CHP Genel Başkan Yardımcısı Gökçe Gökçen, Can Atalay hakkındaki Anayasa Mahkemesi (AYM) kararının Türkiye Büyük Millet Meclisi (TBMM) Genel Kurulu'nda okutulmamasına sert tepki gösterdi. Gökçen, meclis tutanaklarının silinmesinin "cunta rejimlerine yakışacak bir iş" olduğunu savundu. Bu açıklama, siyasi arenada geniş yankı uyandırdı ve tartışmaları alevlendirdi.

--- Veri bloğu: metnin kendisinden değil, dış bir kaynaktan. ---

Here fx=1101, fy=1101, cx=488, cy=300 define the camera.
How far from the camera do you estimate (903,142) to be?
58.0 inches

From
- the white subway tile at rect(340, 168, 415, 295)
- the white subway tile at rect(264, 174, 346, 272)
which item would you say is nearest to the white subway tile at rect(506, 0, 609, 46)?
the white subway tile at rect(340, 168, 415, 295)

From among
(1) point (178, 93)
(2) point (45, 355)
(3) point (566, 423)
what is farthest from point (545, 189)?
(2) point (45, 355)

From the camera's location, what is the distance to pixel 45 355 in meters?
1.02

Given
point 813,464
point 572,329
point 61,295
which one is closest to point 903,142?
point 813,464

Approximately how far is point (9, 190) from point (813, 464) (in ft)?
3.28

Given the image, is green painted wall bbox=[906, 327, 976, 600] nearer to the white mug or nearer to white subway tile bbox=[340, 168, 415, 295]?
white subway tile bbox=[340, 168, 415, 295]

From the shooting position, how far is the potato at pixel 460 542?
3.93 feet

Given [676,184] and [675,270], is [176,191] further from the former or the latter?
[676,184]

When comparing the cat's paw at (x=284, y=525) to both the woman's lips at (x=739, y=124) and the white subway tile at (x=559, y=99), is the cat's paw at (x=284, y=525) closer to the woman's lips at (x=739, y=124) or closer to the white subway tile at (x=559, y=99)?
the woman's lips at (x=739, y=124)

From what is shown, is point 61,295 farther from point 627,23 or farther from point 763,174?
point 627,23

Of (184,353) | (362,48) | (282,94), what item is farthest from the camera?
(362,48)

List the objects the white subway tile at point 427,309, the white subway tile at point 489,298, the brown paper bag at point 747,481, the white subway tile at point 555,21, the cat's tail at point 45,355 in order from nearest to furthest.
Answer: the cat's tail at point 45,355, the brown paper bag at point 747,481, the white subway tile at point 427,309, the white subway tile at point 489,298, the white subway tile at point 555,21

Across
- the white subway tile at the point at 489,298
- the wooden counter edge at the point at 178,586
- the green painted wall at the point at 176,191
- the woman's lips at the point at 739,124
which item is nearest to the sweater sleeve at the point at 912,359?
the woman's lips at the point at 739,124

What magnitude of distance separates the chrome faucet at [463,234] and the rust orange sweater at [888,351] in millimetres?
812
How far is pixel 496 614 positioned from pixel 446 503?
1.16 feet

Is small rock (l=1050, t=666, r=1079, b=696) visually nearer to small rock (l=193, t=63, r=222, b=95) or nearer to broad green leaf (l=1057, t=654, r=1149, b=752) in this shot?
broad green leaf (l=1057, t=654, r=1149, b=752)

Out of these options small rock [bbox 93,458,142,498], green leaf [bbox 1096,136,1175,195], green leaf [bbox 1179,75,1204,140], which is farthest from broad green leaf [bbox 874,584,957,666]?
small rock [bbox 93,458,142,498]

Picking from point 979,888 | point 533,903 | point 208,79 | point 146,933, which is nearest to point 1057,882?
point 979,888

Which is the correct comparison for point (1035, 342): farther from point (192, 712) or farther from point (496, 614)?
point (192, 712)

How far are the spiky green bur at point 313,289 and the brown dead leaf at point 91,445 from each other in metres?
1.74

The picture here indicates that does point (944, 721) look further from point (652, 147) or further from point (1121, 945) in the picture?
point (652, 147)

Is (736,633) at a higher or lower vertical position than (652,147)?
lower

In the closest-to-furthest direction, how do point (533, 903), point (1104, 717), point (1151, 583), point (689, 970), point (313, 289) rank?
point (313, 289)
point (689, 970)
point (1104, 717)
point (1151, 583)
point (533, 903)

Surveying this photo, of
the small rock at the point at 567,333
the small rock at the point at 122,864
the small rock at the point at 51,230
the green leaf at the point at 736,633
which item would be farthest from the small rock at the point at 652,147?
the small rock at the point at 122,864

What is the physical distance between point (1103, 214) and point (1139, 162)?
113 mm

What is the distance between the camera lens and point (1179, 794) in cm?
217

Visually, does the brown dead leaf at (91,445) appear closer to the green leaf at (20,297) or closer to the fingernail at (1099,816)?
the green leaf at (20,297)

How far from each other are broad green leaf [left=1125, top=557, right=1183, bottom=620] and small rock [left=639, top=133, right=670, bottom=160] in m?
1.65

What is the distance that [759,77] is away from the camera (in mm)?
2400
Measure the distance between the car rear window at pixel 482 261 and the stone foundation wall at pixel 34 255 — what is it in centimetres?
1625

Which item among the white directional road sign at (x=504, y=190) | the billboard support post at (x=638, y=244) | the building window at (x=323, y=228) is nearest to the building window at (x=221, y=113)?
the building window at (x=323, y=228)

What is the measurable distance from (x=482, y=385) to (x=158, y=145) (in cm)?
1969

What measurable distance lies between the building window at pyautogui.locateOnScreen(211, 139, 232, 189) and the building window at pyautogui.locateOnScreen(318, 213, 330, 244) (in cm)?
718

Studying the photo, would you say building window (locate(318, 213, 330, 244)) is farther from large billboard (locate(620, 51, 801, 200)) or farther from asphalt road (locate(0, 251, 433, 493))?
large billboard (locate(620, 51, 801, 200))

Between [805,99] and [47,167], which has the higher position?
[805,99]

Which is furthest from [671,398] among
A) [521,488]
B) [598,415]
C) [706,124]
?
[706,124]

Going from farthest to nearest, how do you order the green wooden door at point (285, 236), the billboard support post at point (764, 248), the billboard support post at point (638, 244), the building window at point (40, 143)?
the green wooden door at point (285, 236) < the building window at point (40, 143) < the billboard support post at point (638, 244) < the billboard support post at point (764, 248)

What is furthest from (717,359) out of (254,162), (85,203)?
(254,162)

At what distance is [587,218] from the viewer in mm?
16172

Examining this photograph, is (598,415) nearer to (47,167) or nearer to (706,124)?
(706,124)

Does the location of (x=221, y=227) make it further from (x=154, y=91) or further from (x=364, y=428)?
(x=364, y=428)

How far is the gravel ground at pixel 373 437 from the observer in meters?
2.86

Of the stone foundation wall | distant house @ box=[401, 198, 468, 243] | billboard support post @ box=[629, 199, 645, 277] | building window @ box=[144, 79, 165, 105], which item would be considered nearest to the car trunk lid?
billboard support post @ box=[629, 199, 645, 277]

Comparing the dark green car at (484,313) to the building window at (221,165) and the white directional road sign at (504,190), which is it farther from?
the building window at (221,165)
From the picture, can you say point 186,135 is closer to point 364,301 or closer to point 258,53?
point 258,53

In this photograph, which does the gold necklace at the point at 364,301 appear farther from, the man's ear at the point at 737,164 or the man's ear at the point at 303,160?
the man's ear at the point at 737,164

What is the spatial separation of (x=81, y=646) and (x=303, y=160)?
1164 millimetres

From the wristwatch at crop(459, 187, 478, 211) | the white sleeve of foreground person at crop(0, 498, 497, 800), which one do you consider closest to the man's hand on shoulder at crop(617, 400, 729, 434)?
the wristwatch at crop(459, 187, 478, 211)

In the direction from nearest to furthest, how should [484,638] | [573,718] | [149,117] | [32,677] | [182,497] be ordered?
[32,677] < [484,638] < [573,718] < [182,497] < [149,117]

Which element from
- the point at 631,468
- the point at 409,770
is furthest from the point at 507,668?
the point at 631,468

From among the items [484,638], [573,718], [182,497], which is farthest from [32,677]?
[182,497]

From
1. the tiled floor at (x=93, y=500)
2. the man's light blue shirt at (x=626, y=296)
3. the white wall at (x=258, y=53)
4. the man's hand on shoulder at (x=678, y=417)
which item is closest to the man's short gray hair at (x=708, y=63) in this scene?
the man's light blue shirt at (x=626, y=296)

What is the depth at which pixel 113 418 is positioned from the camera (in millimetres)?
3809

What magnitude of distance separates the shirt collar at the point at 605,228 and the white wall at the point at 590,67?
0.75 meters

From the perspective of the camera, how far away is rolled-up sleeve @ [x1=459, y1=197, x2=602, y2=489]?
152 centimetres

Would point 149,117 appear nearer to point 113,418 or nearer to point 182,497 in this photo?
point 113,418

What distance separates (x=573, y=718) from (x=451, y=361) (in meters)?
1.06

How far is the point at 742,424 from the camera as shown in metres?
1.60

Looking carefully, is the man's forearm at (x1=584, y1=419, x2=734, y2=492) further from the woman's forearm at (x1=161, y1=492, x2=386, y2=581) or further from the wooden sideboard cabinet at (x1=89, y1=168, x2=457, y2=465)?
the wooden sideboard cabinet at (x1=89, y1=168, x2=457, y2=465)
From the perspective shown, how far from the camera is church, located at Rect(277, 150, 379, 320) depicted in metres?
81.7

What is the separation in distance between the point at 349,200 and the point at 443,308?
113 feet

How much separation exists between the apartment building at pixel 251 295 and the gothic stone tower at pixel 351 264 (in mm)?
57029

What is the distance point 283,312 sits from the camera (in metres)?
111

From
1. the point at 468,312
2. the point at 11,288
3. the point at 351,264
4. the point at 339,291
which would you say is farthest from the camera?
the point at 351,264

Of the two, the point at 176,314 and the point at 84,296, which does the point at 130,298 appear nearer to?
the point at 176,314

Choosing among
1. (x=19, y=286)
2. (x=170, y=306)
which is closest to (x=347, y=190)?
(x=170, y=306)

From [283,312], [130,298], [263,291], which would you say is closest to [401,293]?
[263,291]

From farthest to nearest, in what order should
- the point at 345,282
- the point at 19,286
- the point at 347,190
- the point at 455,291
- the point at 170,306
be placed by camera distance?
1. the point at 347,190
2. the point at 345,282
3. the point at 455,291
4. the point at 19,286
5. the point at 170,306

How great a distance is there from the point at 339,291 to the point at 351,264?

Gökçen'den Sert Eleştiriler
Gökçe Gökçen, konuyla ilgili yaptığı açıklamada, "Yüce Meclis’in saygınlığını bugün Gülizar Biçer Karaca ve Sibel Suiçmez korumuş ve Anayasa Mahkemesi kararını tüm seçilmişlere hatırlatmışlardır" ifadelerini kullandı. Gökçen, AYM kararının uygulanmamasını eleştirerek, meclisin tutanaklarını silme girişiminin kabul edilemez olduğunu vurguladı. Bu durumun, demokratik ilkelere aykırı olduğunu ve meclisin itibarını zedelediğini belirtti.
Can Atalay Kararı ve Tartışmalar
Can Atalay'ın durumu, uzun süredir Türkiye gündeminde önemli bir yer tutuyor. AYM'nin Atalay hakkında verdiği karar, TBMM'de okunması gerekirken, bu durumun gerçekleşmemesi çeşitli tartışmalara yol açtı. Muhalefet partileri, kararın uygulanmamasının hukukun üstünlüğü ilkesine aykırı olduğunu savunurken, iktidar kanadı ise farklı gerekçelerle kararın uygulanmasını geciktirdi. Bu süreçte, meclis içindeki gerilim giderek arttı ve siyasi atmosfer daha da kutuplaştı.
Cunta Rejimi Benzetmesi
Gökçe Gökçen'in "Meclisin tutanaklarını silmek ve sildirmek, ancak cunta rejimlerine yakışacak bir iştir" şeklindeki ifadesi, açıklamasının en dikkat çekici noktası oldu. Bu benzetme, meclis yönetiminin tutumunu sert bir şekilde eleştirdiğini gösteriyor. Cunta rejimleri, genellikle otoriter yönetim anlayışıyla bilinir ve ifade özgürlüğünü kısıtlayıcı uygulamalarıyla tanınır. Gökçen'in bu tür bir benzetme yapması, meclis yönetiminin aldığı kararların ve izlediği tutumun ne kadar rahatsızlık yarattığını açıkça ortaya koyuyor.
Türkiye'nin demokrasi tarihinde, meclis tutanaklarının silinmesi veya yok sayılması gibi olaylar zaman zaman yaşanmıştır. Bu tür olaylar, genellikle siyasi kriz dönemlerinde veya otoriterleşme eğilimlerinin arttığı zamanlarda görülür. Meclis tutanakları, demokratik şeffaflığın ve hesap verebilirliğin önemli bir parçasıdır. Bu nedenle, tutanakların silinmesi veya değiştirilmesi, kamuoyunun bilgi edinme hakkını engellemek anlamına gelir.
Gökçe Gökçen'in açıklamaları, Türkiye'deki siyasi arenada yeni bir tartışma başlattı. AYM kararının uygulanmaması ve meclis tutanaklarının silinmesi gibi konular, demokrasinin işleyişi ve hukukun üstünlüğü ilkeleri açısından önemli soruları gündeme getiriyor. Bu tartışmaların, önümüzdeki günlerde daha da alevlenmesi ve siyasi gündemi meşgul etmesi bekleniyor.